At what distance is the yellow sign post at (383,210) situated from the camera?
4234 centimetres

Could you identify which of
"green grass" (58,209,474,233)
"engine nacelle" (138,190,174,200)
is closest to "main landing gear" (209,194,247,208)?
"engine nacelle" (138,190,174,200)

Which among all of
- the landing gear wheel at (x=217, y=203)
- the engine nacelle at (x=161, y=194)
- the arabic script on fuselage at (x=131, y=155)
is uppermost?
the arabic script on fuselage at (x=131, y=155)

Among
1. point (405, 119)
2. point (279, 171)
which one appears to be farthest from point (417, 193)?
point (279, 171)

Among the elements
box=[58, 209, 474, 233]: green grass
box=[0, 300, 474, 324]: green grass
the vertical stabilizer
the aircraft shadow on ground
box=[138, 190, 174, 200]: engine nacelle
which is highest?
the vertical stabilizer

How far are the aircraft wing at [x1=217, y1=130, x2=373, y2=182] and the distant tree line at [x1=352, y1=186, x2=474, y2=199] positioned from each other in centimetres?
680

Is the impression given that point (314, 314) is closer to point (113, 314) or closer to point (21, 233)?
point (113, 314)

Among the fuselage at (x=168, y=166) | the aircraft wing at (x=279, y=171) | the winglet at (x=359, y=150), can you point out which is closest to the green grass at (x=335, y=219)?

**TASK STATEMENT**. Reproduce the data verbatim, starting with the line that contains "Is the impression" and going on through the end of the data.

**RESULT OF THE TASK**.
Is the impression given that point (314, 314) is closer to point (113, 314) or closer to point (21, 233)?
point (113, 314)

Among the fuselage at (x=168, y=166) | the aircraft wing at (x=279, y=171) | the winglet at (x=359, y=150), can you point out which is closest to the green grass at (x=335, y=219)?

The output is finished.